**ФРАГМЕНТ СТРАНИЦЫ**:
──────────

«Шкловский между Белым и Ходасевичем был человеком другого мира, но для меня в нём всегда ярко горели талант, живость, юмор; он чувствовал, что его жизнь в Германии бессмысленна, но он не мог предвидеть своего будущего, того, что его заморозят в Советском Союзе на тридцать лет (и разморозят в конце пятидесятых годов). Он пережил всех своих друзей, жив и сейчас, но от живости и юмора в нём осталось мало, судя по его писаниям последнего периода. Систематически мыслить и связно писать он никогда не умел, академическая карьера была не по нём, как это оказалось у его соратников, Тынянова, Томашевского, Эйхенбаума и других. Его судьба загубленного человека — одна из самых трагических. На Западе, среди славистов, его знают и ценят больше, чем его знают и ценят сейчас в России.
Шкловский был круглоголовый, небольшого роста, весёлый человек. На его лице постоянно была улыбка, и в этой улыбке были видны чёрные корешки передних зубов и умные, в искрах, глаза. Он умел быть блестящим, он был полон юмора и насмешки, остроумен и подчас дерзок, особенно когда чувствовал присутствие „важного лица“ и „надутой знаменитости“ или людей, которые его раздражали своей педантичностью, самоуверенностью и глупостью.

──────────

**ЗАДАНИЕ**: Допишите отрывок о Шкловском, начав сразу после его последнего предложения. Приведённые ниже данные для работы не понадобятся.

**ПРЕДОСТАВЛЕННЫЕ ДАННЫЕ**:
──────────

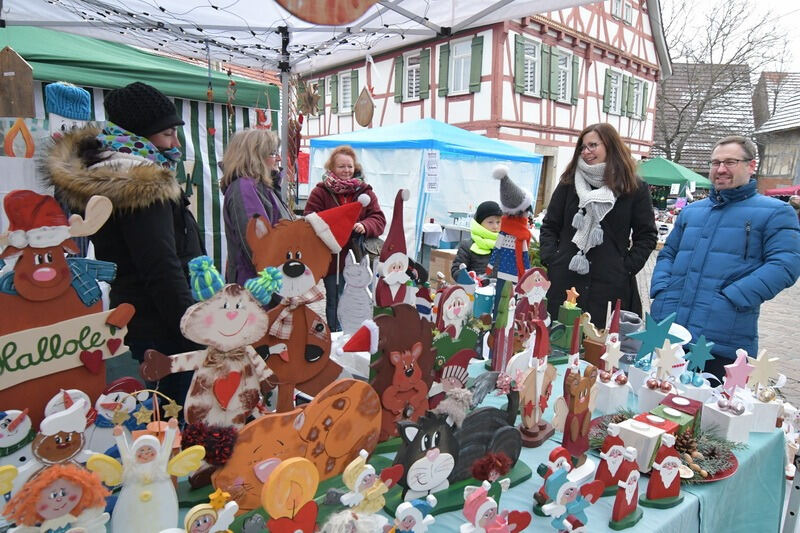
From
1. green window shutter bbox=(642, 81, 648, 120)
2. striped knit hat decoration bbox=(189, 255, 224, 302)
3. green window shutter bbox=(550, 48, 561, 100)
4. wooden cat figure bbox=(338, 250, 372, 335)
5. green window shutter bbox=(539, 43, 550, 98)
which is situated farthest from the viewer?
green window shutter bbox=(642, 81, 648, 120)

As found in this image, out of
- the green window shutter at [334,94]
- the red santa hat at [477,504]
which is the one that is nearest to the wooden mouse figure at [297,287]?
the red santa hat at [477,504]

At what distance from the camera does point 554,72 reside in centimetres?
1015

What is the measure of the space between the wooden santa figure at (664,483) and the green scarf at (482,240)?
2084 millimetres

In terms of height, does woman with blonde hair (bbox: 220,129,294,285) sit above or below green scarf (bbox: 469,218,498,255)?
above

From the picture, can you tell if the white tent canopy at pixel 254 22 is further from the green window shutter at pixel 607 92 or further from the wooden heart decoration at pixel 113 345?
the green window shutter at pixel 607 92

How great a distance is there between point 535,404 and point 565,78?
10820mm

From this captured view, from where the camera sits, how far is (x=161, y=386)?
131cm

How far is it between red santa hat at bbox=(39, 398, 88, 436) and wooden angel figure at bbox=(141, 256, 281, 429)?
12 centimetres

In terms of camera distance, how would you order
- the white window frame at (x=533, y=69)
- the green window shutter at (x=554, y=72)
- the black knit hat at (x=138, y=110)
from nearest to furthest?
the black knit hat at (x=138, y=110) < the white window frame at (x=533, y=69) < the green window shutter at (x=554, y=72)

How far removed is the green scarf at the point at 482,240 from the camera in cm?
323

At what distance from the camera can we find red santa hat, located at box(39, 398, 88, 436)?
2.65ft

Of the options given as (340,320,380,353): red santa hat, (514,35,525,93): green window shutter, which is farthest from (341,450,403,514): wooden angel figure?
(514,35,525,93): green window shutter

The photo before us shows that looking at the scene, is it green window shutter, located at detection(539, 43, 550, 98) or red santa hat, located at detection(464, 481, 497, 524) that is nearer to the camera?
red santa hat, located at detection(464, 481, 497, 524)

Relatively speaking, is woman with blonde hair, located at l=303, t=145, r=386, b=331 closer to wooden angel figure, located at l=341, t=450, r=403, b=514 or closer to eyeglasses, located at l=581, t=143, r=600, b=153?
eyeglasses, located at l=581, t=143, r=600, b=153
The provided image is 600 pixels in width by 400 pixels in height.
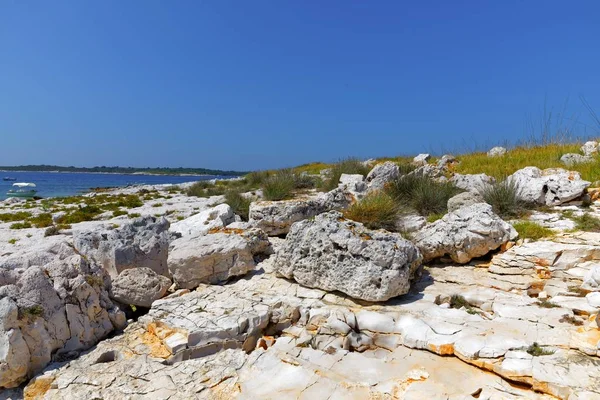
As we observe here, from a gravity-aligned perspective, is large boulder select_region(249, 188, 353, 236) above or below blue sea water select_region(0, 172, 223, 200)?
above

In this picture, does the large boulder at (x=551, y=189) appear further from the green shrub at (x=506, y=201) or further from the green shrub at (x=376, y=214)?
the green shrub at (x=376, y=214)

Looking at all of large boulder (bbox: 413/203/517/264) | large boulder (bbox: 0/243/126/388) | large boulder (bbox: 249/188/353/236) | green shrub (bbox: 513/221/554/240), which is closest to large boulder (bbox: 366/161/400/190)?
large boulder (bbox: 249/188/353/236)

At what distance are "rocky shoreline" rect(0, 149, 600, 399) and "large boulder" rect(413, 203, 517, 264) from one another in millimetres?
19

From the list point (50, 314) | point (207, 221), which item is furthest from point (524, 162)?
point (50, 314)

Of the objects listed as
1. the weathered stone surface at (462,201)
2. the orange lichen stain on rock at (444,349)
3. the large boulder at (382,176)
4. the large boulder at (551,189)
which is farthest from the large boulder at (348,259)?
the large boulder at (382,176)

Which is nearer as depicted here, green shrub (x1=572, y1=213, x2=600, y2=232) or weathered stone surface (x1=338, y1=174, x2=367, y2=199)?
green shrub (x1=572, y1=213, x2=600, y2=232)

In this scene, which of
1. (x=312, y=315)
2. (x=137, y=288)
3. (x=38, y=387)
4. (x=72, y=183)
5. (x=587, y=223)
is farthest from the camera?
(x=72, y=183)

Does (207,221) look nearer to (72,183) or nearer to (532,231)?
(532,231)

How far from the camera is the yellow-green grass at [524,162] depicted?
962 cm

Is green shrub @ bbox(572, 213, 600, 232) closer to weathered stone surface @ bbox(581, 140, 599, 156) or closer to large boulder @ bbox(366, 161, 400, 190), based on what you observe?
large boulder @ bbox(366, 161, 400, 190)

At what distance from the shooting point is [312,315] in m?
3.75

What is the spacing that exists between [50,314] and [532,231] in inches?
243

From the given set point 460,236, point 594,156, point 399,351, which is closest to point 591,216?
point 460,236

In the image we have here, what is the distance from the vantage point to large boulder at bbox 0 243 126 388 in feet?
10.8
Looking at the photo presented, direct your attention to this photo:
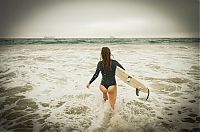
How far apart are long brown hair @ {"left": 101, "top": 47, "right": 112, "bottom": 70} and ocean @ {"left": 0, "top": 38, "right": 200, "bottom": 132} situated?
46 centimetres

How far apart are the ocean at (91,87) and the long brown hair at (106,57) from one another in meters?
0.46

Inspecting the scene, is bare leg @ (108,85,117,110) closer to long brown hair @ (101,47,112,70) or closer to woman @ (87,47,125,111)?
woman @ (87,47,125,111)

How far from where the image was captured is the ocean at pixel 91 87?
2773mm

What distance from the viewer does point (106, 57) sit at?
2781 millimetres

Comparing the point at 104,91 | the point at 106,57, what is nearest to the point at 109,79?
the point at 104,91

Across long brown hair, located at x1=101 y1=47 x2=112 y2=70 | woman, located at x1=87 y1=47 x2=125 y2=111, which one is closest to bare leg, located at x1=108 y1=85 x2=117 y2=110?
woman, located at x1=87 y1=47 x2=125 y2=111

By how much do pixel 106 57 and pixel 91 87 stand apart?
0.71 metres

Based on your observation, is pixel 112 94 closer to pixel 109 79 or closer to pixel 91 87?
pixel 109 79

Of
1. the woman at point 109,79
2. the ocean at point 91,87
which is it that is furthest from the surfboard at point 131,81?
the woman at point 109,79

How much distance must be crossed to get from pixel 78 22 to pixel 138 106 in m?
1.54

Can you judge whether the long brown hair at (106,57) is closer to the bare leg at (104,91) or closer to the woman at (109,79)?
the woman at (109,79)

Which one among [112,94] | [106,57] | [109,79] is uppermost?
[106,57]

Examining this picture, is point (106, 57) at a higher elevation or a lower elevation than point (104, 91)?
higher

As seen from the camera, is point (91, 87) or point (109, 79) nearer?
point (109, 79)
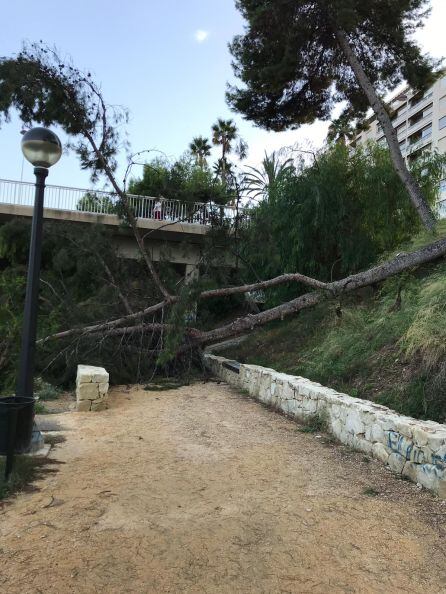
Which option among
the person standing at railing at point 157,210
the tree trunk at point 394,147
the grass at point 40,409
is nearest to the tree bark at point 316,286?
the tree trunk at point 394,147

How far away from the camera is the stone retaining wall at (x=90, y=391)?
23.4ft

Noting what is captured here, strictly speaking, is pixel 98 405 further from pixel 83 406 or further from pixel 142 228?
pixel 142 228

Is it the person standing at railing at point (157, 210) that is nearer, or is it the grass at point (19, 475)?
the grass at point (19, 475)

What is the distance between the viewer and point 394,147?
476 inches

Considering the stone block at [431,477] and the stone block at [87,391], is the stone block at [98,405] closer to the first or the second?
the stone block at [87,391]

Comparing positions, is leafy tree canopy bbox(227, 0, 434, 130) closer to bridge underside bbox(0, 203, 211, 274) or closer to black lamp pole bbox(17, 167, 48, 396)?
bridge underside bbox(0, 203, 211, 274)

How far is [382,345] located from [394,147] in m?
7.36

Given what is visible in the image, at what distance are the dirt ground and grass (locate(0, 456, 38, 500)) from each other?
130 millimetres

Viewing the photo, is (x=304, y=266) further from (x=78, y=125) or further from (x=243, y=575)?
(x=243, y=575)

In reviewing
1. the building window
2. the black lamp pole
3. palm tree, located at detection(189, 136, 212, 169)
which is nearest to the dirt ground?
the black lamp pole

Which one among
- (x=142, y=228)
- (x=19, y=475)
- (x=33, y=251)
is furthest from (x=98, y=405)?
(x=142, y=228)

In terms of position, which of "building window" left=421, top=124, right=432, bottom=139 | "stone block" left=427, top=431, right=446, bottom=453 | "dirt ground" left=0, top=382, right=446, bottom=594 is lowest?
"dirt ground" left=0, top=382, right=446, bottom=594

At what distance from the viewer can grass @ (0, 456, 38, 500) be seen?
3.70m

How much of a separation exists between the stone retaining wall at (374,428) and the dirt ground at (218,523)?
0.17 m
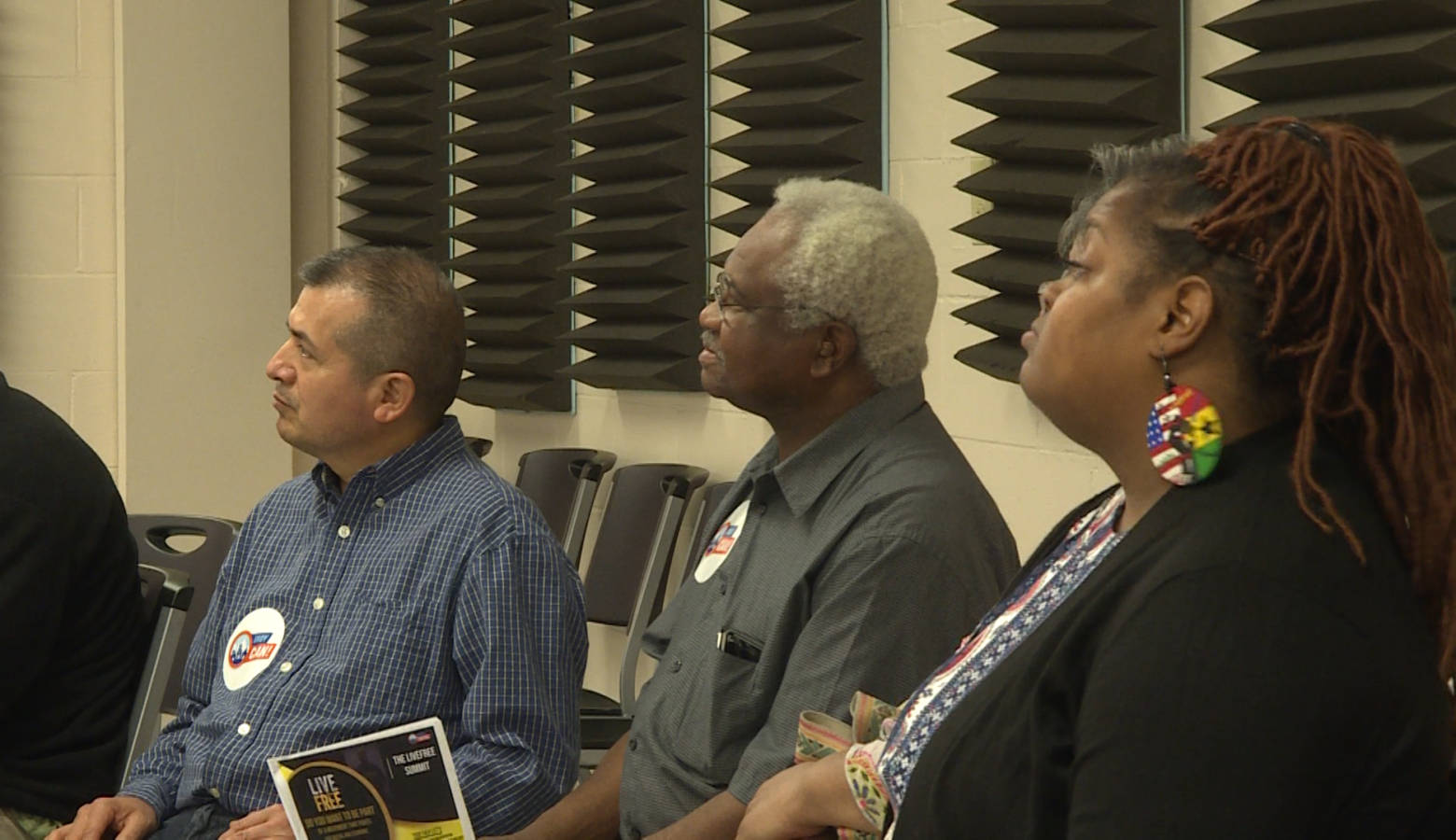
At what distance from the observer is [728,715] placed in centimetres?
202

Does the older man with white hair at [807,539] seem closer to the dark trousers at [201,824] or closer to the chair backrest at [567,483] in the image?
the dark trousers at [201,824]

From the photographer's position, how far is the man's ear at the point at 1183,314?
4.08 ft

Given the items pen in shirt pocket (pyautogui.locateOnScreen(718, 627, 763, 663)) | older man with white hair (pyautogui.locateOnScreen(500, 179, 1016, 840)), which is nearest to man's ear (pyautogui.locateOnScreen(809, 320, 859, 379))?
older man with white hair (pyautogui.locateOnScreen(500, 179, 1016, 840))

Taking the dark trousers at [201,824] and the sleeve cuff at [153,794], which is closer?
the dark trousers at [201,824]

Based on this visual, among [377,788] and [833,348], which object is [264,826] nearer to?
[377,788]

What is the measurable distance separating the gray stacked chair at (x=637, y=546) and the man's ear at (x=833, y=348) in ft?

──────────

**ОТВЕТ**:
Он был талантливый выдумщик, полный энергии, открытий и формулировок. В нём бурлила жизнь, и он любил жизнь. Его „Письма не о любви“ и другие книги, написанные о себе в эти годы, были игрой, он забавлял других и сам забавлялся. Он никогда не говорил о будущем — своём и общем, и, вероятно, подавлял в себе предчувствия, уверенный (во всяком случае, снаружи), что „всё образуется“, — иначе он бы не уехал обратно: на Западе он один из немногих мог осуществить себя полностью — Р. О. Якобсон, близкий ему человек, конечно, помог бы ему. Но вопрос жены не давал ему покоя».
История с Якобсоном — отдельная история, и теперь, зная все подробности, разделить оптимизм Берберовой трудно. Но уже тогда с ней невозможно было согласиться: осуществить себя полностью в эмиграции Шкловский не мог.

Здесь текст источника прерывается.